» **Text block**
______
Extract from the Department of the Army Pamphlet No. 165-13
Religious Requirements and Practices of Certain Selected Groups
A Handbook for Chaplains

American Council of Witches

Historical Roots:

Witchcraft is the ancient Pagan faith of Pre-Christian Europe. This nature-oriented, agricultural, magical religion had no central organization, but was passed through families. During the Christian Era, particularly after the systematic persecution of Witches in 1484, almost all public expressions of the 'Craft disappeared. Surviving in hidden and isolated places, Witchcraft has made a comeback in the Twentieth Century, partially spurred by the repeal of the last of the British Witchcraft Laws in 1951.

Current World Leadership:

No central authority. Many Witches have, however affiliated with the American Council of Witches, formed in 1974, to provide a structure for cooperation and mutual sharing.

Origins in the U.S.:

Brought to the U.S. in the 17th century by emigrants from Europe. Since then, many Witches from many ethnic and national traditions have brought their religious practices to the New World. It survived in the isolation of rurual settings and the anonymity in the city. The 1960s saw a significant revival of theCraft, and many Witches and 'covens' (local groups) became at least partially public. Many discovered others of like mind through the emerging Pagan press. A meeting in Minneapolis formed the American Council of Witches (1974) and a statement entitled 'Principles of Wiccan Beliefs' was adopted.

Number of Adherents in the U.S.:

Unknown: between 10,000 and 100,000. (Please note: It has been our experience that our teachings have touched millions of people around the world. We have sent over 3,000,000 pieces of information mailed out of our office alone. The Covenant of the Goddess states 50,000 practicing Witches in the United States. This, to us, is a low estimate. Bronwyn, December 2000)

Organizational Structure:

The basic structure is the coven (local group) with 5 to 50 members (ideally 12-15) led by a High Priestess or High Priest. The Priest and/or Priestess derives authority from initiation by another Witch. Some covens are tied together in fraternal relationships and acknowledge authority of a Priestess or Priest from whom orders are derived. Many are totally anonymous.

Leadership and Role of Priestess and/or Priest:

The High Priestess and/or High Priest has authority for the coven. Witches pass through three degrees as they practice the Craft:
(1) acknowledges one as a full member of the coven and initiates the process of mastering the skills of a Witch;
(2) recognizes growth in ability and admits one to all the inner secrets; and
(3) admits one to the priesthood.
______
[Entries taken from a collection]
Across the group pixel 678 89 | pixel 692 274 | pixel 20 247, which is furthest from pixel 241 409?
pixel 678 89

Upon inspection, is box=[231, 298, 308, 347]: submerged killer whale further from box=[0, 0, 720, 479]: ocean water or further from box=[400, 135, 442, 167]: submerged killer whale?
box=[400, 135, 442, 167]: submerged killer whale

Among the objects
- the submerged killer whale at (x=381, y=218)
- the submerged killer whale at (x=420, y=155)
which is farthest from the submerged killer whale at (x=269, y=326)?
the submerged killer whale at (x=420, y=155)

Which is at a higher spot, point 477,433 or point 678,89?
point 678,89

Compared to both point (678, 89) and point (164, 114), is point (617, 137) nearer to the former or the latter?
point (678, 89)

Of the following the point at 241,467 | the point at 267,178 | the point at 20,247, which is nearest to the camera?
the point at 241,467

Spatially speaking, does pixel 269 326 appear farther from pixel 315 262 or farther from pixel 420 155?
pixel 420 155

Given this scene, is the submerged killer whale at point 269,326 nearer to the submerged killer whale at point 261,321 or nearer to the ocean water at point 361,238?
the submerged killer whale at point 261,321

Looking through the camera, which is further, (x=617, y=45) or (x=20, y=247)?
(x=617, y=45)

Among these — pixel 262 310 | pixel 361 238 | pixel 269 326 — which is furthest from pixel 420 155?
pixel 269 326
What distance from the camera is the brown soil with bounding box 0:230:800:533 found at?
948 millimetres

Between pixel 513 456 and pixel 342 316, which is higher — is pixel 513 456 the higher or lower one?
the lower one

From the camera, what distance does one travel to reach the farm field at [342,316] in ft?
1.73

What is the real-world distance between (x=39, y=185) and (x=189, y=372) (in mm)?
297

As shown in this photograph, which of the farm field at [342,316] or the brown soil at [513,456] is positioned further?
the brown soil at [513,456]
______
» **Requirements**
1 > According to the chaplains' handbook extract, what is the ideal number of members for a coven?
2 > In the records, retype the stretch from the line containing "Looking through the" through the line containing "the lower one".

» **Full answers**
1 > 12 to 15 members.

2 >
Looking through the camera, which is further, (x=617, y=45) or (x=20, y=247)?
(x=617, y=45)

Among these — pixel 262 310 | pixel 361 238 | pixel 269 326 — which is furthest from pixel 420 155?
pixel 269 326
What distance from the camera is the brown soil with bounding box 0:230:800:533 found at?
948 millimetres

Between pixel 513 456 and pixel 342 316, which is higher — is pixel 513 456 the higher or lower one?
the lower one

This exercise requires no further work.